▸ INPUT MATERIAL
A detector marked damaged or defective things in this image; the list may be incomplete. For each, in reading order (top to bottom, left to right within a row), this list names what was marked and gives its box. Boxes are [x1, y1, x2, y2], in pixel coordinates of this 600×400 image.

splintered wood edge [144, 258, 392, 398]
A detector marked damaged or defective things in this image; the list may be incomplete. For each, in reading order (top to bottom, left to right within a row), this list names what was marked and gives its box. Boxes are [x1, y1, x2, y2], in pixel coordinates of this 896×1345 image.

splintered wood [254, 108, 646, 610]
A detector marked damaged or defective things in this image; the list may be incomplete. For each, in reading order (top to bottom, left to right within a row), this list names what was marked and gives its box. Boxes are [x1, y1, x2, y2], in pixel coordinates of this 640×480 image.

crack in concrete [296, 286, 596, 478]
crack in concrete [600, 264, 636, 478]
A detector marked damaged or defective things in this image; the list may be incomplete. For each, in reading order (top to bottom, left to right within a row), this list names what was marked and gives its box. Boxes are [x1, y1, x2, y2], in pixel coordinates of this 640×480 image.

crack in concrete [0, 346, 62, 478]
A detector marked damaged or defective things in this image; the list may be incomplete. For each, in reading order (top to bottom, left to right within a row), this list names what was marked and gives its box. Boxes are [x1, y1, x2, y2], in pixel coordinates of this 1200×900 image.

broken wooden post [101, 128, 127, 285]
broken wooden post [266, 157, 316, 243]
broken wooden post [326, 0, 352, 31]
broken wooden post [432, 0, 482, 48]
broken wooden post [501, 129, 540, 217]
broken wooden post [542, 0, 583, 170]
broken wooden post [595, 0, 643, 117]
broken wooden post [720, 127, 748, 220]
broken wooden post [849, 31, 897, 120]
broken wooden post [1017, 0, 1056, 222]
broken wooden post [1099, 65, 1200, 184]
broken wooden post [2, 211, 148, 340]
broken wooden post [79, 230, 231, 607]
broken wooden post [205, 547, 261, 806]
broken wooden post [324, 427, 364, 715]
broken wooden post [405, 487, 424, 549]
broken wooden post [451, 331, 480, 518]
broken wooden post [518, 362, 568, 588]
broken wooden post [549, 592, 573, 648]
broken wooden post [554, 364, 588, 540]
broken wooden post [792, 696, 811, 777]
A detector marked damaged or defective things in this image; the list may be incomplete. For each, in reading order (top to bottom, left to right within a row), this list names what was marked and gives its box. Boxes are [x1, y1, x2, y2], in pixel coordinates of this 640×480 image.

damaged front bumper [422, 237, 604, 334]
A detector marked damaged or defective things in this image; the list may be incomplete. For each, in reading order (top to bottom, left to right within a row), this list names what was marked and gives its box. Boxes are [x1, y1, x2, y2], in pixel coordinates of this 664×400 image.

▸ YOUR TASK
Repeat the listing. Keep every character the same.

▸ RESULT OF THE TASK
A detector marked damaged or defective things in this image; the list may be incomplete. For each, in reading order (top to bottom, left to right within a row), this list names what was marked and gives its box. Boxes are [x1, y1, x2, y2], in pixel coordinates of this 600×400 image.

splintered wood edge [144, 258, 392, 398]
A detector marked damaged or defective things in this image; the list may be incomplete. For each, in reading order (top to bottom, left to right within a row), this list names what was marked and gives its box. Boxes are [x1, y1, x2, y2], in pixel coordinates of this 896×1345 image.

splintered wood [254, 108, 646, 610]
A detector marked damaged or defective things in this image; the list may be incomplete. For each, in reading order (top to bottom, left to right within a row), this list names what was marked and gives its box. Boxes are [x1, y1, x2, y2], in pixel coordinates of this 640×480 image.

crack in concrete [296, 286, 596, 478]
crack in concrete [600, 264, 636, 478]
A detector marked damaged or defective things in this image; the list may be incomplete. For each, in reading order (top to bottom, left to right within a row), this list names what was marked and gives its box. Boxes are [x1, y1, x2, y2], in pixel coordinates of this 640×480 image.

crack in concrete [0, 346, 62, 478]
A detector marked damaged or defective things in this image; the list may be incomplete. For each, in reading order (top to bottom, left to right within a row), this list names what was marked and gives its box. Boxes are [x1, y1, x2, y2], in pixel coordinates of this 1200×900 image.

broken wooden post [101, 128, 127, 285]
broken wooden post [266, 157, 316, 243]
broken wooden post [326, 0, 352, 31]
broken wooden post [432, 0, 482, 48]
broken wooden post [501, 129, 540, 217]
broken wooden post [542, 0, 583, 170]
broken wooden post [595, 0, 643, 117]
broken wooden post [720, 127, 748, 220]
broken wooden post [849, 31, 897, 120]
broken wooden post [1017, 0, 1056, 222]
broken wooden post [1099, 65, 1200, 184]
broken wooden post [2, 211, 148, 340]
broken wooden post [79, 230, 231, 607]
broken wooden post [205, 547, 261, 806]
broken wooden post [324, 427, 364, 715]
broken wooden post [405, 487, 424, 549]
broken wooden post [451, 331, 480, 518]
broken wooden post [518, 362, 568, 588]
broken wooden post [549, 592, 573, 648]
broken wooden post [554, 364, 588, 540]
broken wooden post [792, 696, 811, 777]
A detector marked damaged or defective things in this image; the list may be incomplete. For each, in reading order (top to bottom, left to right within a row), this list names what was marked and gives its box. Boxes are [x1, y1, x2, y2], in pixel coordinates of this 640×480 image.

damaged front bumper [422, 237, 604, 334]
A detector marked damaged or defective things in this image; the list may be incomplete. For each, in reading order (top to bottom, left to right within a row), this list names what was marked and gives its box. Boxes are [x1, y1, x2, y2], in pixel coordinates of this 664×400 image.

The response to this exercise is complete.